# Exercise prompt:
Return all of the entries below word for word, leaving the pictures out.

════════════════

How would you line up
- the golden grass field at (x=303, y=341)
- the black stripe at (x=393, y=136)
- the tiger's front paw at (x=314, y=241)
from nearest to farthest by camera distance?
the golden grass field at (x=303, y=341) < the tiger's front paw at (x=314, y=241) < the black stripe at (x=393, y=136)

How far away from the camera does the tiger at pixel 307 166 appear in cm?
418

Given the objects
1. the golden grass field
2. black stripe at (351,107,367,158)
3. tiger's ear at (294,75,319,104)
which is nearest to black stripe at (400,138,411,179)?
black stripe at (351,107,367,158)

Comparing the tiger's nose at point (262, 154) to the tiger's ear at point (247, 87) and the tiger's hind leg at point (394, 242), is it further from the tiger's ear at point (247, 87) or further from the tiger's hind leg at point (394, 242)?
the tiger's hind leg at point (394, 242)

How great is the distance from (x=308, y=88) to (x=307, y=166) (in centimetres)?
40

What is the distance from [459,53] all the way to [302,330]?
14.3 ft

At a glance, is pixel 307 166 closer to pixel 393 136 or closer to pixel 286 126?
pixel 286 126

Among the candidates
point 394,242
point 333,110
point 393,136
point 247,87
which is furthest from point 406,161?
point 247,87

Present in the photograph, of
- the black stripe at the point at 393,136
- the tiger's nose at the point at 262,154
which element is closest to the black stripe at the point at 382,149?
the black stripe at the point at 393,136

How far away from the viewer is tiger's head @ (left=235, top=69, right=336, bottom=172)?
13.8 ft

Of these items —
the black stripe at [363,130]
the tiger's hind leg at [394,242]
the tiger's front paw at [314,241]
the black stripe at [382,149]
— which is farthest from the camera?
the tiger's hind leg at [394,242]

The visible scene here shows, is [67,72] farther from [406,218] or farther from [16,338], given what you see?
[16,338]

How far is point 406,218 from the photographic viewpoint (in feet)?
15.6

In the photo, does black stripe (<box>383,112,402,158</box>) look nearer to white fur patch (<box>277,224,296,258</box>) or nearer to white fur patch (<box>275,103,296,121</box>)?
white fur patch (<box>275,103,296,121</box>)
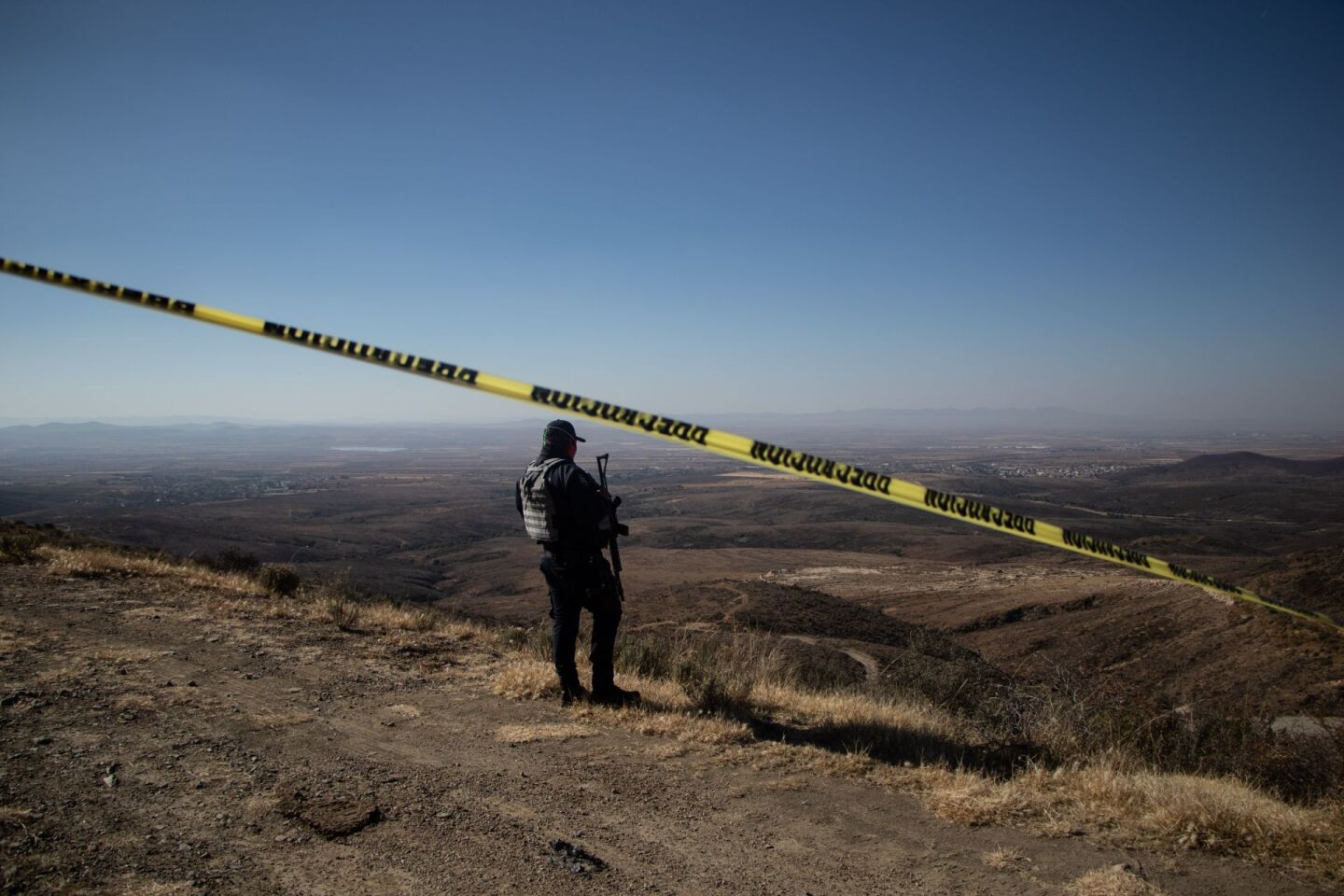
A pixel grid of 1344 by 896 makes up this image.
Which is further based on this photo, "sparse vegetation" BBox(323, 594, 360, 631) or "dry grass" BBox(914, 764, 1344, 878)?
"sparse vegetation" BBox(323, 594, 360, 631)

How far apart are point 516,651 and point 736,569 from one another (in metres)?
31.5

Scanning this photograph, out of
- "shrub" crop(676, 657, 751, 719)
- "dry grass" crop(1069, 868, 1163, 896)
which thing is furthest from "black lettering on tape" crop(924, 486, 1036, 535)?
"shrub" crop(676, 657, 751, 719)

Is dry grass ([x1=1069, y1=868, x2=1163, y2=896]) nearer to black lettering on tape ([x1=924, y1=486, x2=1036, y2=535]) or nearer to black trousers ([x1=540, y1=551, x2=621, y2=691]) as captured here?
black lettering on tape ([x1=924, y1=486, x2=1036, y2=535])

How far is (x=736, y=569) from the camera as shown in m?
37.7

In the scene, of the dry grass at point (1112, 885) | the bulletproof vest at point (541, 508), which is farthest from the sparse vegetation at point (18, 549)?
the dry grass at point (1112, 885)

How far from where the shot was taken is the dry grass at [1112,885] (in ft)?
9.52

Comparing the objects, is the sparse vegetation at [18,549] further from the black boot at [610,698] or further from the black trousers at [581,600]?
the black boot at [610,698]

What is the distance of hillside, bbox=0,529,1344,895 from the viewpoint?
2928 mm

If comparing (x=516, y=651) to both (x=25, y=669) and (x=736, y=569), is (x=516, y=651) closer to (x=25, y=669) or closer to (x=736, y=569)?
(x=25, y=669)

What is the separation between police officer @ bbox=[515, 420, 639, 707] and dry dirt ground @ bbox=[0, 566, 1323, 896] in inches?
17.8

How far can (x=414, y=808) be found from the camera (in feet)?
11.2

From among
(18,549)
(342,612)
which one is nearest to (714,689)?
(342,612)

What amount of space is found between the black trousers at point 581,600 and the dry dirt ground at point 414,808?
0.50 m

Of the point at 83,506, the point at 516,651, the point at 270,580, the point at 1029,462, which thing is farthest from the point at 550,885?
the point at 1029,462
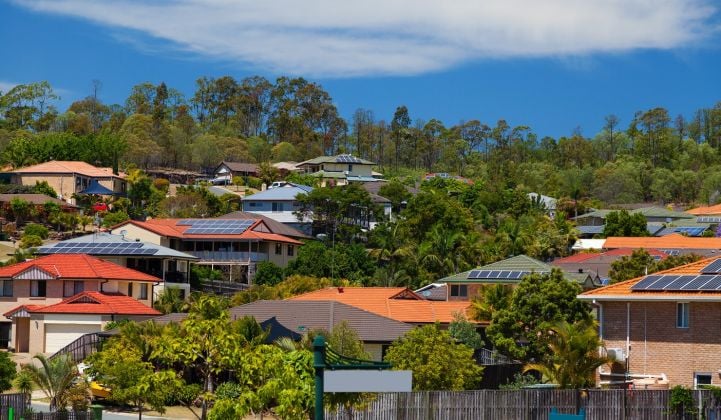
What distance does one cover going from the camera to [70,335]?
63.9 meters

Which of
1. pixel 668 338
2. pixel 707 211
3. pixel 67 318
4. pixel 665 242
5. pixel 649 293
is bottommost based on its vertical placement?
pixel 67 318

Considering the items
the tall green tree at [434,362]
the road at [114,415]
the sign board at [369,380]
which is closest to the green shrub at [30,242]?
the road at [114,415]

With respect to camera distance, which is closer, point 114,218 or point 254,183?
point 114,218

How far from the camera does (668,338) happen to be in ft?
146

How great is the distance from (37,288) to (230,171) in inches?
3444

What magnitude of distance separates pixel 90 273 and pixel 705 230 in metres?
66.2

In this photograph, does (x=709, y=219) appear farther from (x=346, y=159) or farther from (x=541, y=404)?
(x=541, y=404)

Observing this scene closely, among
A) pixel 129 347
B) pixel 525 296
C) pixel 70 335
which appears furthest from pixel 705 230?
pixel 129 347

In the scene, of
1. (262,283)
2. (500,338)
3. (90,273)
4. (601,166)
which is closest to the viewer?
(500,338)

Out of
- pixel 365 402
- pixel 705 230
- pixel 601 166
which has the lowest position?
pixel 365 402

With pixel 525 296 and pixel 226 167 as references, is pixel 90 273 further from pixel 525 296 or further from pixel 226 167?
pixel 226 167

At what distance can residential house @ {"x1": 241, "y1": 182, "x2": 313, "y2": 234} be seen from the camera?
111 meters

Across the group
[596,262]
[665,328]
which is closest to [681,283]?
[665,328]

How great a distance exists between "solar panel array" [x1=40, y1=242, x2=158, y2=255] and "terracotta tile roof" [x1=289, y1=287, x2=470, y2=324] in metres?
15.8
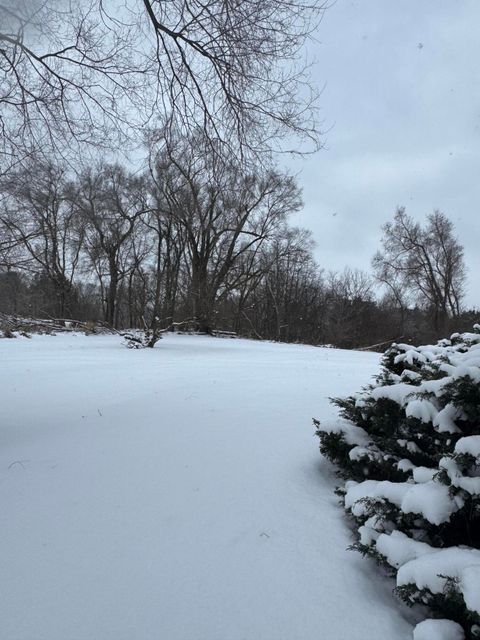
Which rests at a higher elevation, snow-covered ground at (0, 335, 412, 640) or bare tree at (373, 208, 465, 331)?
bare tree at (373, 208, 465, 331)

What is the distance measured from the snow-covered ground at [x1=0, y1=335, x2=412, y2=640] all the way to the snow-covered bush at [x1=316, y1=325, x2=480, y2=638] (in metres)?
0.24

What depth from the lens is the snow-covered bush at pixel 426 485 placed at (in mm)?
1508

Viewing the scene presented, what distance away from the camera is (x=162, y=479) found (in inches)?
107

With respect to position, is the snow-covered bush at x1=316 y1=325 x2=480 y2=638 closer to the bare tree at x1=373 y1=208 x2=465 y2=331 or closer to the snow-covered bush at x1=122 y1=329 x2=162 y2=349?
the snow-covered bush at x1=122 y1=329 x2=162 y2=349

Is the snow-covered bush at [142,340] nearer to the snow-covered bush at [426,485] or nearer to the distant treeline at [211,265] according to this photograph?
the distant treeline at [211,265]

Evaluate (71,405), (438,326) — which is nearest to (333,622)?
(71,405)

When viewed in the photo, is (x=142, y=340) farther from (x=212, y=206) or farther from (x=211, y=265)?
(x=211, y=265)

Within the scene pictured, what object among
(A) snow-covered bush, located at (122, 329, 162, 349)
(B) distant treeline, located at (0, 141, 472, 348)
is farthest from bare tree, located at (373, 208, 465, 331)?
(A) snow-covered bush, located at (122, 329, 162, 349)

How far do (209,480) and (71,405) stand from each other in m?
2.54

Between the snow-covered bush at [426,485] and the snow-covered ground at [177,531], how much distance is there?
239mm

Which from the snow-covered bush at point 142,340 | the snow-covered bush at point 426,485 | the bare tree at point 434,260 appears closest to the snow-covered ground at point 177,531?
the snow-covered bush at point 426,485

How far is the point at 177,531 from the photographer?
216cm

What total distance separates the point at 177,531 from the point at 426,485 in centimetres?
134

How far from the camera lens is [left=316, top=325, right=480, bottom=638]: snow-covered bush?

════════════════

# Right answer:
How would you line up
- the golden grass field at (x=303, y=341)
- the black stripe at (x=393, y=136)
- the tiger's front paw at (x=314, y=241)
from nearest to farthest by camera distance?
the golden grass field at (x=303, y=341) < the tiger's front paw at (x=314, y=241) < the black stripe at (x=393, y=136)

How far away from the camera does the tiger at pixel 307 166 appear in cm?
418

Given the objects
1. the golden grass field
2. black stripe at (351,107,367,158)
3. tiger's ear at (294,75,319,104)
which is nearest to black stripe at (400,138,411,179)?
black stripe at (351,107,367,158)

Comparing the tiger's nose at point (262, 154) to the tiger's ear at point (247, 87) and the tiger's hind leg at point (394, 242), is it further from the tiger's ear at point (247, 87) or further from the tiger's hind leg at point (394, 242)?
the tiger's hind leg at point (394, 242)

How great is the distance from (x=308, y=88) to (x=307, y=166) (in centimetres)?
40

What is the distance from [459,53] all the way to [302,330]?
14.3 ft

At a glance, is pixel 307 166 closer to pixel 393 136 or closer to pixel 286 126?
pixel 286 126

Among the candidates
point 394,242
point 333,110
point 393,136
point 247,87
which is furthest from point 406,161?
point 247,87

Present in the photograph, of
- the black stripe at the point at 393,136
- the tiger's nose at the point at 262,154
which element is closest to the black stripe at the point at 382,149?
the black stripe at the point at 393,136

How far away from the viewer is tiger's head @ (left=235, top=69, right=336, bottom=172)?
13.8 ft

Of these items —
the black stripe at [363,130]
the tiger's hind leg at [394,242]
the tiger's front paw at [314,241]
the black stripe at [382,149]
— which is farthest from the camera?
the tiger's hind leg at [394,242]

The visible scene here shows, is [67,72] farther from [406,218] or farther from [16,338], given what you see?
[16,338]

How far is point 406,218 from the photographic viewpoint (in feet)?
15.6

In the photo, does black stripe (<box>383,112,402,158</box>) look nearer to white fur patch (<box>277,224,296,258</box>) or nearer to white fur patch (<box>275,103,296,121</box>)?
white fur patch (<box>275,103,296,121</box>)
A pixel grid of 1344 by 896 makes up this image.
Which is further based on this photo, "sparse vegetation" BBox(323, 594, 360, 631) or "dry grass" BBox(914, 764, 1344, 878)?
"sparse vegetation" BBox(323, 594, 360, 631)

How far apart are point 516,651 and point 736,569 from one another (in metres)?
31.5

Scanning this photograph, out of
- "shrub" crop(676, 657, 751, 719)
- "dry grass" crop(1069, 868, 1163, 896)
which thing is furthest from "black lettering on tape" crop(924, 486, 1036, 535)?
"shrub" crop(676, 657, 751, 719)

Is dry grass ([x1=1069, y1=868, x2=1163, y2=896]) nearer to black lettering on tape ([x1=924, y1=486, x2=1036, y2=535]) or nearer to black trousers ([x1=540, y1=551, x2=621, y2=691]) as captured here?
black lettering on tape ([x1=924, y1=486, x2=1036, y2=535])

How far is (x=736, y=569) from the camera as shown in m?
37.7

In the scene, of the dry grass at point (1112, 885) | the bulletproof vest at point (541, 508), which is farthest from the sparse vegetation at point (18, 549)?
the dry grass at point (1112, 885)

How far from where the shot was taken is the dry grass at [1112,885] (in ft)?
9.52

Comparing the objects, is the sparse vegetation at [18,549] further from the black boot at [610,698] or further from the black trousers at [581,600]?
the black boot at [610,698]

What is the distance of hillside, bbox=0,529,1344,895 from the viewpoint?
2928 mm

If comparing (x=516, y=651) to both (x=25, y=669) and (x=736, y=569), is (x=516, y=651) closer to (x=25, y=669) or closer to (x=736, y=569)?
(x=25, y=669)

What is the separation between police officer @ bbox=[515, 420, 639, 707] and dry dirt ground @ bbox=[0, 566, 1323, 896] in inches?
17.8

How far can (x=414, y=808) be found from the camera (in feet)?
11.2

From among
(18,549)
(342,612)
which one is nearest to (714,689)?
(342,612)

What amount of space is found between the black trousers at point 581,600 and the dry dirt ground at point 414,808?
0.50 m

Of the point at 83,506, the point at 516,651, the point at 270,580, the point at 1029,462, which thing is farthest from the point at 550,885?
the point at 1029,462
What distance does one cover going from the camera to [70,335]?
63.9 meters

Which of
1. pixel 668 338
2. pixel 707 211
3. pixel 67 318
4. pixel 665 242
5. pixel 649 293
is bottommost based on its vertical placement?
pixel 67 318

Considering the items
the tall green tree at [434,362]
the road at [114,415]
the sign board at [369,380]
which is closest to the green shrub at [30,242]?
the road at [114,415]

With respect to camera distance, which is closer, point 114,218 or point 254,183?
point 114,218

How far from the camera does (668,338) happen to be in ft?
146

How great is the distance from (37,288) to (230,171) in inches?
3444

What magnitude of distance separates pixel 90 273 and pixel 705 230 in metres?
66.2

In this photograph, does (x=709, y=219) appear farther from (x=346, y=159) or farther from (x=541, y=404)?
(x=541, y=404)

Observing this scene closely, among
A) pixel 129 347
B) pixel 525 296
C) pixel 70 335
which appears furthest from pixel 705 230?
pixel 129 347

In the scene, of
1. (262,283)
2. (500,338)
3. (90,273)
4. (601,166)
which is closest to the viewer?
(500,338)

Out of
- pixel 365 402
- pixel 705 230
- pixel 601 166
which has the lowest position?
pixel 365 402

With pixel 525 296 and pixel 226 167 as references, is pixel 90 273 further from pixel 525 296 or further from pixel 226 167?
pixel 226 167

At what distance can residential house @ {"x1": 241, "y1": 182, "x2": 313, "y2": 234} be seen from the camera?
111 meters

Across the group
[596,262]
[665,328]
which is closest to [681,283]?
[665,328]

How great a distance exists between "solar panel array" [x1=40, y1=242, x2=158, y2=255] and "terracotta tile roof" [x1=289, y1=287, x2=470, y2=324] in metres?
15.8
Which rests at a higher elevation, snow-covered ground at (0, 335, 412, 640) or bare tree at (373, 208, 465, 331)?
bare tree at (373, 208, 465, 331)

What is the distance measured from the snow-covered ground at [x1=0, y1=335, x2=412, y2=640] all the way to the snow-covered bush at [x1=316, y1=325, x2=480, y2=638] (in metres)?
0.24

What depth from the lens is the snow-covered bush at pixel 426 485 placed at (in mm)?
1508

Viewing the scene presented, what distance away from the camera is (x=162, y=479) found (in inches)?
107

With respect to position, is the snow-covered bush at x1=316 y1=325 x2=480 y2=638 closer to the bare tree at x1=373 y1=208 x2=465 y2=331 or closer to the snow-covered bush at x1=122 y1=329 x2=162 y2=349?
the snow-covered bush at x1=122 y1=329 x2=162 y2=349

Is the snow-covered bush at [142,340] nearer to the snow-covered bush at [426,485] or nearer to the distant treeline at [211,265] according to this photograph?
the distant treeline at [211,265]

Evaluate (71,405), (438,326) — which is nearest to (333,622)?
(71,405)

When viewed in the photo, is (x=142, y=340) farther from (x=212, y=206) or farther from (x=211, y=265)?
(x=211, y=265)

Within the scene pictured, what object among
(A) snow-covered bush, located at (122, 329, 162, 349)
(B) distant treeline, located at (0, 141, 472, 348)
is farthest from bare tree, located at (373, 208, 465, 331)?
(A) snow-covered bush, located at (122, 329, 162, 349)

How far do (209,480) and (71,405) stand from each other in m?
2.54

Between the snow-covered bush at [426,485] and the snow-covered ground at [177,531], how much distance is there?
239mm

Which from the snow-covered bush at point 142,340 | the snow-covered bush at point 426,485 | the bare tree at point 434,260 appears closest to the snow-covered ground at point 177,531?
the snow-covered bush at point 426,485

How far is the point at 177,531 from the photographer?
216cm

What total distance separates the point at 177,531 from the point at 426,485 in centimetres?
134

How far from the camera lens is [left=316, top=325, right=480, bottom=638]: snow-covered bush?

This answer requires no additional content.